– Рифмуются, – с восхитительной самоуверенностью объявил стихотворец.
– Не рифмуются. – Чигринский стиснул челюсти, на скулах его ходуном заходили желваки.
– Милостивый государь, – уже сердито промолвил студент, – если даже сам Пушкин в «Евгении Онегине» не стесняется рифмовать «колеи» и «земли…»
– Так то Пушкин, – отвечал безжалостный ретроград Чигринский. – Он срифмует корову и полено, с него станется.
– Но…
– Потому что он Пушкин, и обставит он все так, что это действительно будет восприниматься как рифма. А «тебя» и «меня» – не рифма.
В светлых глазах студента вспыхнула совершенно отчетливая злоба.
– Позвольте вам заметить, что Пушкин давно умер, – еле сдерживаясь, проговорил он. – Поэзия с тех пор шагнула далеко вперед!
– Может быть, и шагнула, – гнул свое упрямый Чигринский, – но «тебя» и «меня» все равно не рифма.
– Так что же мне писать? – слегка растерявшись, молвил студент.
– Не знаю. Вы же называете себя поэтом, а не я. И зачем у вас «безбрежный» и «бесконечный» в одной строке? Это синонимы, и одного слова тут вполне достаточно.
Арапов открыл рот.
– Сино…
– Они означают одно и то же. Зачем два раза повторять?

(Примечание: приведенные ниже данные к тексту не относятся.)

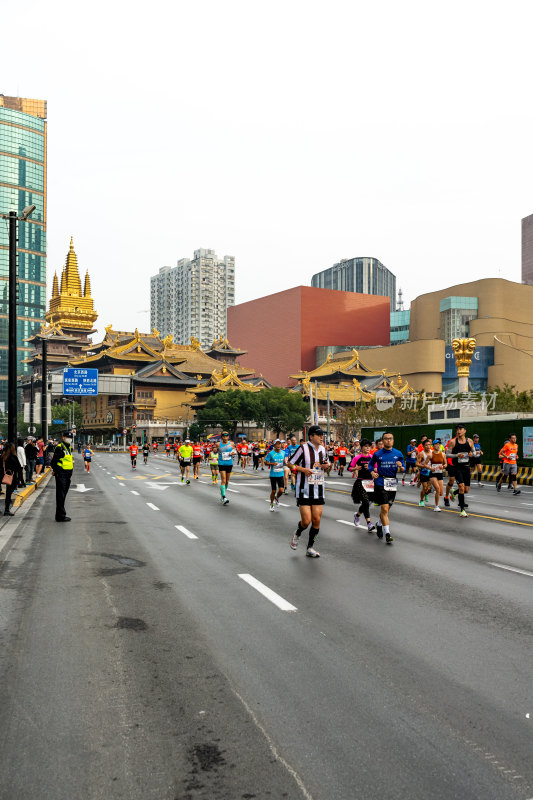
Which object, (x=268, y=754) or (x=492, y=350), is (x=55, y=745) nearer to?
(x=268, y=754)

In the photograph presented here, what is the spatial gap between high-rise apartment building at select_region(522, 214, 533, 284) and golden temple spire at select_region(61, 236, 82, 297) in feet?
396

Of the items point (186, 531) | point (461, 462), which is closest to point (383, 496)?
point (186, 531)

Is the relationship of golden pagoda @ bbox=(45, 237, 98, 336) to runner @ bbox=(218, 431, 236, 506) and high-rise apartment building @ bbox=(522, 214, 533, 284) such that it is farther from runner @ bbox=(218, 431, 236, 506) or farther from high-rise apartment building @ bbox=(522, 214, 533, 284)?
runner @ bbox=(218, 431, 236, 506)

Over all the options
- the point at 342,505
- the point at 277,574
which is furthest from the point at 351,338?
the point at 277,574

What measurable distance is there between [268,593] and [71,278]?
14439 cm

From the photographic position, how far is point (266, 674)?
16.7 ft

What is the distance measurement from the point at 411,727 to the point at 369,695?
54cm

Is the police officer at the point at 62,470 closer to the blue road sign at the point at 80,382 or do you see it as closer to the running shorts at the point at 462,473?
the running shorts at the point at 462,473

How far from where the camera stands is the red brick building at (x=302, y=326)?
5728 inches

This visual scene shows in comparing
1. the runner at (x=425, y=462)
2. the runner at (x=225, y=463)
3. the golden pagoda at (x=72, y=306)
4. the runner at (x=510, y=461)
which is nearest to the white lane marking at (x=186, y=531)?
the runner at (x=225, y=463)

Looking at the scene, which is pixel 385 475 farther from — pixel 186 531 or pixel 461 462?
pixel 461 462

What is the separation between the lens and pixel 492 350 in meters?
121

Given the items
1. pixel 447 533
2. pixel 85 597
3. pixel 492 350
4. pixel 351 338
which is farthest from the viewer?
pixel 351 338

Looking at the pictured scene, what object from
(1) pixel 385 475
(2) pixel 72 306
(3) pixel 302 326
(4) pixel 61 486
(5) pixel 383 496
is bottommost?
(4) pixel 61 486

– Как – зачем? – изумился Арапов. – Но… затем, что… потому…
Больше ничего вразумительного он вымолвить не смог.
– И что это за беспечный ветер, который носит героиню? – добил его Чигринский. – Как он ее носит? Где? Она попала в ураган? Или героиня в данном случае – какой-нибудь обрывок бумаги, который действительно может унести ветром? Я, простите, совершенно не понимаю…

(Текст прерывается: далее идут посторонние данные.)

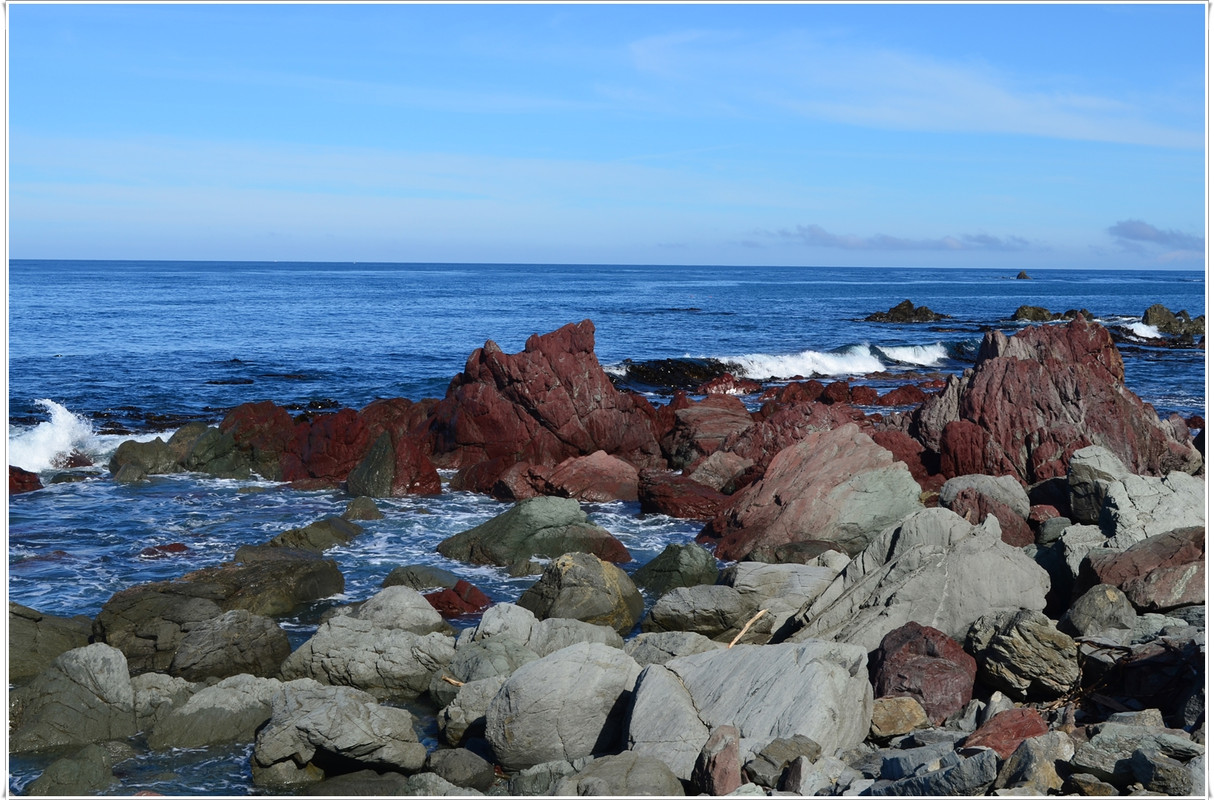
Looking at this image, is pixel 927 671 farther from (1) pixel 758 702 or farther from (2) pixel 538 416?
(2) pixel 538 416

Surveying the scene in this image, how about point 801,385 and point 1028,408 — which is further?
point 801,385

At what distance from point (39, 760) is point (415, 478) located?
482 inches

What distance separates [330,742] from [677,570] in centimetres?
697

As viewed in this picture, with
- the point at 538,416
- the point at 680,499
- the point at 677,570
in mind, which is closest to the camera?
the point at 677,570

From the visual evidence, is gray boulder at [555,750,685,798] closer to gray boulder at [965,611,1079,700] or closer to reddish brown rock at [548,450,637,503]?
gray boulder at [965,611,1079,700]

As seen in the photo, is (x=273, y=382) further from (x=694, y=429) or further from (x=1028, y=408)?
(x=1028, y=408)

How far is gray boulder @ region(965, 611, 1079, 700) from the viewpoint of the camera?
950 centimetres

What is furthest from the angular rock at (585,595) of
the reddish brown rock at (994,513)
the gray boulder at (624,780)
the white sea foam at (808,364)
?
the white sea foam at (808,364)

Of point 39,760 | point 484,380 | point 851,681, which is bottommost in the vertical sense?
point 39,760

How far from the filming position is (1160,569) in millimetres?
10867

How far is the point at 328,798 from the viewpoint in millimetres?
8789

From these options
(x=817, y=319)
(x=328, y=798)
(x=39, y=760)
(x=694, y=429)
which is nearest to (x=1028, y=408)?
(x=694, y=429)

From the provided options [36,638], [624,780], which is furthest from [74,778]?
[624,780]

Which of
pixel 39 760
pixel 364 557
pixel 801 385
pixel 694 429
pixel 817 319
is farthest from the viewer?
pixel 817 319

В гостиной воцарилось молчание. Студент был бледен и, кривя рот, смотрел в угол. Наконец гость выпрямился и закрыл тетрадь.
– Вам неинтересно то, что я пишу? – спросил он очень тихо.

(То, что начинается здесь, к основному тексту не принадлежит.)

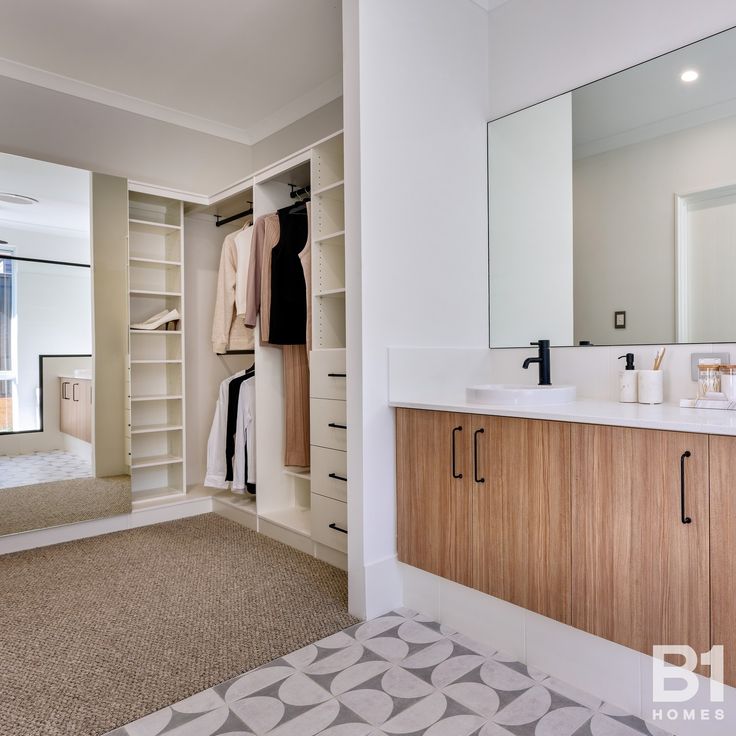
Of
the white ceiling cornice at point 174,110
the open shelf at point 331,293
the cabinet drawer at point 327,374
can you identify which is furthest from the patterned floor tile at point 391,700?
the white ceiling cornice at point 174,110

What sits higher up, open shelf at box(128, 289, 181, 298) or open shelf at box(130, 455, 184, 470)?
open shelf at box(128, 289, 181, 298)

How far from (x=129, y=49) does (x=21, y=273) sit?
1343mm

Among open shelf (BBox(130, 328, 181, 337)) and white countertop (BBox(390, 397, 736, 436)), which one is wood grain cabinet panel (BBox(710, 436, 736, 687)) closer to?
white countertop (BBox(390, 397, 736, 436))

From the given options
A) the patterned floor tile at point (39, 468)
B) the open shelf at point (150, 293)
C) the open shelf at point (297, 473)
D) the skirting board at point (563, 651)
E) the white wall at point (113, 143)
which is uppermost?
the white wall at point (113, 143)

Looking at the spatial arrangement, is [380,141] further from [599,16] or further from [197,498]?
[197,498]

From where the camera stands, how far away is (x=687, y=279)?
1.96m

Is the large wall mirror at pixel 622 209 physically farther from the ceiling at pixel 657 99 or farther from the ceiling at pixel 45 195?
the ceiling at pixel 45 195

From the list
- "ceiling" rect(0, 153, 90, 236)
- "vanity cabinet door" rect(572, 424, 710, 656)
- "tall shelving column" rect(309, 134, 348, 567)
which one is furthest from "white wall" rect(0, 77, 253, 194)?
"vanity cabinet door" rect(572, 424, 710, 656)

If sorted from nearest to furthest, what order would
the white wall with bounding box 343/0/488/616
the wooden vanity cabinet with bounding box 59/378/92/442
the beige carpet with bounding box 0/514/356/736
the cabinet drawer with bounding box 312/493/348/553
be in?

– Простите, Максим Трофимович, – отозвался Чигринский, почти угадав, – но нет.
– У меня есть и другие стихи, – с надеждой прошептал студент.
– Я в этом не сомневаюсь, – вежливо ответил композитор, – но они меня не заинтересуют. – Он подумал, что бы такое сказать, чтобы утешить совершенно раздавленного молодого человека, и добавил: – И потом, я больше не буду писать песен.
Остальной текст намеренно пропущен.